## [Exercise task]
Reproduce everything in the LINQ and XML forum thread below from "Or, if you want" down to "indentLevel, XElement element)", keeping every character the same.

## [Document passage]
205

I got this XML file:

<root>
    <level1 name="A">
        <level2 name="A1" />
        <level2 name="A2" />
    </level1>
    <level1 name="B">
        <level2 name="B1" />
        <level2 name="B2" />
    </level1>
    <level1 name="C" />
</root>

Could someone give me a C# code using LINQ, the simplest way to print this result:
(Note the extra space if it is a level2 node)

A
  A1
  A2
B
  B1
  B2
C

Currently I got this code:

XDocument xdoc = XDocument.Load("data.xml"));
var lv1s = from lv1 in xdoc.Descendants("level1")
           select lv1.Attribute("name").Value;

foreach (var lv1 in lv1s)
{
    result.AppendLine(lv1);

    var lv2s = from lv2 in xdoc...???
}
1
232

Try this.

using System.Xml.Linq;

void Main()
{
    StringBuilder result = new StringBuilder();

    //Load xml
    XDocument xdoc = XDocument.Load("data.xml");

    //Run query
    var lv1s = from lv1 in xdoc.Descendants("level1")
               select new { 
                   Header = lv1.Attribute("name").Value,
                   Children = lv1.Descendants("level2")
               };

    //Loop through results
    foreach (var lv1 in lv1s){
            result.AppendLine(lv1.Header);
            foreach(var lv2 in lv1.Children)
                 result.AppendLine("     " + lv2.Attribute("name").Value);
    }

    Console.WriteLine(result);
}
2
54

Or, if you want a more general approach - i.e. for nesting up to "levelN":

void Main()
{
    XElement rootElement = XElement.Load(@"c:\events\test.xml");

    Console.WriteLine(GetOutline(0, rootElement));  
}

private string GetOutline(int indentLevel, XElement element)
{
    StringBuilder result = new StringBuilder();

    if (element.Attribute("name") != null)
    {
        result = result.AppendLine(new string(' ', indentLevel * 2) + element.Attribute("name").Value);
    }

    foreach (XElement childElement in element.Elements())
    {
        result.Append(GetOutline(indentLevel + 1, childElement));
    }

    return result.ToString();
}
0
23

A couple of plain old foreach loops provides a clean solution:

foreach (XElement level1Element in XElement.Load("data.xml").Elements("level1"))
{
    result.AppendLine(level1Element.Attribute("name").Value);

    foreach (XElement level2Element in level1Element.Elements("level2"))

## [Dataset section]
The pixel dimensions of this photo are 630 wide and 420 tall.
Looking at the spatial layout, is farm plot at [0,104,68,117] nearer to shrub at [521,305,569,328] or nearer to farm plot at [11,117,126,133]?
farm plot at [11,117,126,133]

## [The solution]
Or, if you want a more general approach - i.e. for nesting up to "levelN":

void Main()
{
    XElement rootElement = XElement.Load(@"c:\events\test.xml");

    Console.WriteLine(GetOutline(0, rootElement));  
}

private string GetOutline(int indentLevel, XElement element)